-- Recorded information --

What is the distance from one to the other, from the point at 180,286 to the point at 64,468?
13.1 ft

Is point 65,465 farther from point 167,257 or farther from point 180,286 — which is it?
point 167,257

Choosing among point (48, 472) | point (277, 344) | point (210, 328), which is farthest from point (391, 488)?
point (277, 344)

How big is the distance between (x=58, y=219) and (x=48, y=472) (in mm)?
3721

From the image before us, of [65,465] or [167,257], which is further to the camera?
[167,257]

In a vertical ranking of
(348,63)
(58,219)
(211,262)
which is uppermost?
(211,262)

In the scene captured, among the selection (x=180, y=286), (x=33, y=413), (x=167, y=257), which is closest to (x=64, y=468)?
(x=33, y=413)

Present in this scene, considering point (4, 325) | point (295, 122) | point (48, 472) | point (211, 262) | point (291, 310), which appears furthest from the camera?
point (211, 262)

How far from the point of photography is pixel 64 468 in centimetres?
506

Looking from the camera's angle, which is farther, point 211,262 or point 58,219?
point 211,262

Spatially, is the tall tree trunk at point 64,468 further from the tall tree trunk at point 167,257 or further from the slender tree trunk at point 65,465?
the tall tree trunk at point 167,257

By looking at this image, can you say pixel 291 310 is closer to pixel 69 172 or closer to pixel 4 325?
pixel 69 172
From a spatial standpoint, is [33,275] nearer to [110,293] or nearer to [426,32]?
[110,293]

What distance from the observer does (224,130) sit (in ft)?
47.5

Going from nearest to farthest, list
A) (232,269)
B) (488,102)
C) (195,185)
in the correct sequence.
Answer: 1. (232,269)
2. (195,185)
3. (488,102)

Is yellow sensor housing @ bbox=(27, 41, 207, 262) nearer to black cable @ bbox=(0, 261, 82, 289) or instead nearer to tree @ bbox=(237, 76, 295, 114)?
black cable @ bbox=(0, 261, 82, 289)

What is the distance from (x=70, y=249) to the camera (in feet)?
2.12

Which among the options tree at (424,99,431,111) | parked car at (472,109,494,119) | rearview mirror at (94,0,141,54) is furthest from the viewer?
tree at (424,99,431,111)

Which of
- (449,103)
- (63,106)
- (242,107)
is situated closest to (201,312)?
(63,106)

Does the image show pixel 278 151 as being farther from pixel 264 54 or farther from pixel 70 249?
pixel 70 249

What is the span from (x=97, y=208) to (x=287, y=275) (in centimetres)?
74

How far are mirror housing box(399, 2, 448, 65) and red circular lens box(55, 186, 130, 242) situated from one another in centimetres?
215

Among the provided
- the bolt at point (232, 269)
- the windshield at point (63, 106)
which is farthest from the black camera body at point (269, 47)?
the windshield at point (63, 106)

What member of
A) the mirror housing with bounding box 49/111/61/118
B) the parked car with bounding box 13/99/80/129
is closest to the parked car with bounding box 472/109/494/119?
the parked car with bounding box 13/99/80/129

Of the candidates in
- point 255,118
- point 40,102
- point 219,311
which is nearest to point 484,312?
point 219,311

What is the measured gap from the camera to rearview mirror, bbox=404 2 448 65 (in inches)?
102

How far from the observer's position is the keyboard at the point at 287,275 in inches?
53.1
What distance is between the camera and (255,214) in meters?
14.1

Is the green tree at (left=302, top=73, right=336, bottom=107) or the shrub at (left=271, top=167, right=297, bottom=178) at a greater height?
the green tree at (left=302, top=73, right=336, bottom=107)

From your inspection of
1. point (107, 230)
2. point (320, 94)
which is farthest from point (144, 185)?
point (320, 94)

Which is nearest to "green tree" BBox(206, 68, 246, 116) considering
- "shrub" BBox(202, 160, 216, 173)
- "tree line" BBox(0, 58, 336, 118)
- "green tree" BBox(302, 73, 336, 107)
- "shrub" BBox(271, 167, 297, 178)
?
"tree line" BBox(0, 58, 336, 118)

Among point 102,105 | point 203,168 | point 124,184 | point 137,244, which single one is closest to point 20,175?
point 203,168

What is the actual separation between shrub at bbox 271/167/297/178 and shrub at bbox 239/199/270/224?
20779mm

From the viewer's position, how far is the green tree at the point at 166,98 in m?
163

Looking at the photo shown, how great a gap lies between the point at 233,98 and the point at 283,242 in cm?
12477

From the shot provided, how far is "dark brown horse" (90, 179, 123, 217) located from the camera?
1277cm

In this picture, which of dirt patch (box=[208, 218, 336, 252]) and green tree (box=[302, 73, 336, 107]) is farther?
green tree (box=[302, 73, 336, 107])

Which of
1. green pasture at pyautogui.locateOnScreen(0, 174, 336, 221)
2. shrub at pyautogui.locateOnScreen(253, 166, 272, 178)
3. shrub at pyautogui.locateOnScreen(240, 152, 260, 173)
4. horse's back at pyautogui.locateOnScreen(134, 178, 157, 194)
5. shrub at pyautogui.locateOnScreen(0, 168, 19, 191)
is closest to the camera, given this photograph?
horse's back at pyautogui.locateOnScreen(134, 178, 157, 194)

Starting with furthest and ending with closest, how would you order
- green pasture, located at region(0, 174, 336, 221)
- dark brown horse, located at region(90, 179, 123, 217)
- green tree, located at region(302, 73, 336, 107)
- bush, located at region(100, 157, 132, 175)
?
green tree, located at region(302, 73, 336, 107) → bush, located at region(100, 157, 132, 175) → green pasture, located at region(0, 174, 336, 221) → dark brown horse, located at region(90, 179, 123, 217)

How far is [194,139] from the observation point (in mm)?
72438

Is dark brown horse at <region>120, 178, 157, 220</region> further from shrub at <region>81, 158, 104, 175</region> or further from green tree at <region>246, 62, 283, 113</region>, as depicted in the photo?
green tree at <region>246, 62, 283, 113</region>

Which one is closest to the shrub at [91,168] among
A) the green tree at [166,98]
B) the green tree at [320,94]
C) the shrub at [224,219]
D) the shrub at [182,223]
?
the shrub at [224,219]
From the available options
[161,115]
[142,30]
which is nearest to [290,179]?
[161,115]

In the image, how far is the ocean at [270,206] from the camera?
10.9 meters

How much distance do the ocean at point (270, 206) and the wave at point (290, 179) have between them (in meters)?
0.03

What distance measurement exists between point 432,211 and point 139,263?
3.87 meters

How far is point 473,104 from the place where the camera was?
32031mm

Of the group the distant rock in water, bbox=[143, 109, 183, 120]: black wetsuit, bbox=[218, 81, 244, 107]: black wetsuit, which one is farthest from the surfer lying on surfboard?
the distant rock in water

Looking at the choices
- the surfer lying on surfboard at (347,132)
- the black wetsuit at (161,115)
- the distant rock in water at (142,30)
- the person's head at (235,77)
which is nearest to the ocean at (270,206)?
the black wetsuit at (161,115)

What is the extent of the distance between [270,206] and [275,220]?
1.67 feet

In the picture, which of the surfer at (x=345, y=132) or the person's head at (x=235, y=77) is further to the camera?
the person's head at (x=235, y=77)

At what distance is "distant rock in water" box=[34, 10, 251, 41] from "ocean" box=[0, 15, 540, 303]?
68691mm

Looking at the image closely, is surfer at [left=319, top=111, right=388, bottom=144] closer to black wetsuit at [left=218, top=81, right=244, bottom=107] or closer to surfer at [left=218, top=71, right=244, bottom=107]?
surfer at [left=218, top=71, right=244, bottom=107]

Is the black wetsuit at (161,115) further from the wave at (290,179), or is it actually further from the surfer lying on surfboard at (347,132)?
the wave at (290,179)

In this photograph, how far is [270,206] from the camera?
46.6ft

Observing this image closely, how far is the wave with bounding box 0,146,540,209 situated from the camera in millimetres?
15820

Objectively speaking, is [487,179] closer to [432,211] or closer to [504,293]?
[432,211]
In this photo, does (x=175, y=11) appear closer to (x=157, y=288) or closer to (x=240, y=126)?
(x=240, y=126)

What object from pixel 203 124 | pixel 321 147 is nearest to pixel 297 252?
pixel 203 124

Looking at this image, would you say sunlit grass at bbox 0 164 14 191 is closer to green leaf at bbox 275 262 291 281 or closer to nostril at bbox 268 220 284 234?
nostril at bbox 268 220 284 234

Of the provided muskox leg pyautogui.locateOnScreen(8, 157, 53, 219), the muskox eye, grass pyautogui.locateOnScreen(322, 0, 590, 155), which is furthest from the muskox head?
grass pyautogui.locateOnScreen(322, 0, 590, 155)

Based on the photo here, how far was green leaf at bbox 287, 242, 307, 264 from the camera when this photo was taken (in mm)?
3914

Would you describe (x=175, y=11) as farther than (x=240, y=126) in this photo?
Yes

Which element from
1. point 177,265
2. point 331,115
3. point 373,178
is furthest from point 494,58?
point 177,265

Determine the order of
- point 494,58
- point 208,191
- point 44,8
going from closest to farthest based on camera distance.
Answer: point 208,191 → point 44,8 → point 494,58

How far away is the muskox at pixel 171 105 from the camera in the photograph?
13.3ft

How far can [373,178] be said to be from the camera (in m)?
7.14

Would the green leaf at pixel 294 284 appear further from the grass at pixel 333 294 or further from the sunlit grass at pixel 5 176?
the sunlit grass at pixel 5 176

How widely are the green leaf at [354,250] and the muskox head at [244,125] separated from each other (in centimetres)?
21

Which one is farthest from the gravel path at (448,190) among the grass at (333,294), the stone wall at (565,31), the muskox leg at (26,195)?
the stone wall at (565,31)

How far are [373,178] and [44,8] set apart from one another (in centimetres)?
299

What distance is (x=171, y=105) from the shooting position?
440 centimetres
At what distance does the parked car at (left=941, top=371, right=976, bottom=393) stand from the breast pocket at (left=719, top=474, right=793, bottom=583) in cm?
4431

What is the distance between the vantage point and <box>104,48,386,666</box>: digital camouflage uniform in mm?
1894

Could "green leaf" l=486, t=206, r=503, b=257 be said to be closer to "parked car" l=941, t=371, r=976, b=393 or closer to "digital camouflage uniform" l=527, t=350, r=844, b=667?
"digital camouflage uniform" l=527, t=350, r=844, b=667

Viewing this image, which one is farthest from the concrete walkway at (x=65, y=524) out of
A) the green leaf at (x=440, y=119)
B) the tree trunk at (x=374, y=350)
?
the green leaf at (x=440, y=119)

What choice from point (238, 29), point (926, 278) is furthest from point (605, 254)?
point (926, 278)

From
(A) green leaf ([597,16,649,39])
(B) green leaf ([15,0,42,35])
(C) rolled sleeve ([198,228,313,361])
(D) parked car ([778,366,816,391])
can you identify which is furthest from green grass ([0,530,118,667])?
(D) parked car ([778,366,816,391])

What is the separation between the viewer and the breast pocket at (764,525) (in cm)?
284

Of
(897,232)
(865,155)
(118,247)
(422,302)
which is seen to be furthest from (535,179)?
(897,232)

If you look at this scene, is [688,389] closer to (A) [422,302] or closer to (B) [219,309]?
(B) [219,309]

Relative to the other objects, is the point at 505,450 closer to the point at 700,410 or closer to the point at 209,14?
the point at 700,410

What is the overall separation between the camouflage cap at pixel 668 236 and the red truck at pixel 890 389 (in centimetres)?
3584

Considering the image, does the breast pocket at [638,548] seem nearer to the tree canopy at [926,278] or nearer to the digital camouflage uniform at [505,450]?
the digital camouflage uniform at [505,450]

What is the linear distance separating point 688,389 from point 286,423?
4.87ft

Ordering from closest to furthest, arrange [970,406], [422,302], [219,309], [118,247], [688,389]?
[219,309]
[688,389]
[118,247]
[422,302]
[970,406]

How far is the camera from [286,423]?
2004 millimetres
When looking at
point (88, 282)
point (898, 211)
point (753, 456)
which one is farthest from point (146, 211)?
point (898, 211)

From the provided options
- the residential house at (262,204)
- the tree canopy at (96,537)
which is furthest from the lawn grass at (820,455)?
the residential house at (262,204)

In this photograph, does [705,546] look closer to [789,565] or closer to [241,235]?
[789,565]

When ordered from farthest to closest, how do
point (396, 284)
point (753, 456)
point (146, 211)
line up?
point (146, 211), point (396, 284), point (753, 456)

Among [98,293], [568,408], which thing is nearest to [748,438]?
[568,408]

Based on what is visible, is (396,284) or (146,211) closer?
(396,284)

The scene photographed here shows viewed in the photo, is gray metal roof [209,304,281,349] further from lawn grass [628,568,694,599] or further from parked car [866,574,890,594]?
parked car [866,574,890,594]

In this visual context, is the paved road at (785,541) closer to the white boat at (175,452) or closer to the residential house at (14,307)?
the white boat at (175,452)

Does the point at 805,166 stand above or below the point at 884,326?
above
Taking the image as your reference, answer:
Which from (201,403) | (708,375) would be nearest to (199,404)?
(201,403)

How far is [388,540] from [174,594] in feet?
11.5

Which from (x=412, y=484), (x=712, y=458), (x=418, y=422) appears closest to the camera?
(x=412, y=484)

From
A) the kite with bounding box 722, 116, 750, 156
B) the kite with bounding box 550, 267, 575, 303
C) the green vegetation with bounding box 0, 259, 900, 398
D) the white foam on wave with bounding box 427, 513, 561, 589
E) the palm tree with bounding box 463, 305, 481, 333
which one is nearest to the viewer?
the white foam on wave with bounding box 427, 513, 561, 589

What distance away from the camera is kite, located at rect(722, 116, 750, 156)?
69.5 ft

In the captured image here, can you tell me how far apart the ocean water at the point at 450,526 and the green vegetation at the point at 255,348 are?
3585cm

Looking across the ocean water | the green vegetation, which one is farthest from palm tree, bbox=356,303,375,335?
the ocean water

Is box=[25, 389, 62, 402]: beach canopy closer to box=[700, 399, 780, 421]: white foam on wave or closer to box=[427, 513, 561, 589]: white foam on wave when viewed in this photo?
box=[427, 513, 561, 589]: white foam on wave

-- Task goal --
Reproduce, exactly and with nothing added, the lines from the one that includes "The scene photographed" through the last line of the material.

-- Expected answer --
The scene photographed here shows viewed in the photo, is gray metal roof [209,304,281,349] further from lawn grass [628,568,694,599] or further from parked car [866,574,890,594]?
parked car [866,574,890,594]

In this visual context, is the paved road at (785,541) closer to the white boat at (175,452) or closer to the residential house at (14,307)?
the white boat at (175,452)

Does the point at 805,166 stand above or below the point at 884,326?
above
Taking the image as your reference, answer:
Which from (201,403) | (708,375) would be nearest to (199,404)?
(201,403)

How far is [388,540] from [174,594] in feet?
11.5

Which from (x=412, y=484), (x=712, y=458), (x=418, y=422) appears closest to the camera?
(x=412, y=484)

From
A) the kite with bounding box 722, 116, 750, 156
B) the kite with bounding box 550, 267, 575, 303
C) the green vegetation with bounding box 0, 259, 900, 398
D) the white foam on wave with bounding box 427, 513, 561, 589
E) the palm tree with bounding box 463, 305, 481, 333
which one is nearest to the viewer?
the white foam on wave with bounding box 427, 513, 561, 589

What distance away from the camera is kite, located at rect(722, 116, 750, 156)?
69.5 ft

In the captured image here, can you tell me how far apart the ocean water at the point at 450,526 and the green vegetation at the point at 255,348 are?
3585cm

Looking across the ocean water | the green vegetation, which one is farthest from palm tree, bbox=356,303,375,335?
the ocean water

Is box=[25, 389, 62, 402]: beach canopy closer to box=[700, 399, 780, 421]: white foam on wave or closer to box=[427, 513, 561, 589]: white foam on wave when viewed in this photo?
box=[427, 513, 561, 589]: white foam on wave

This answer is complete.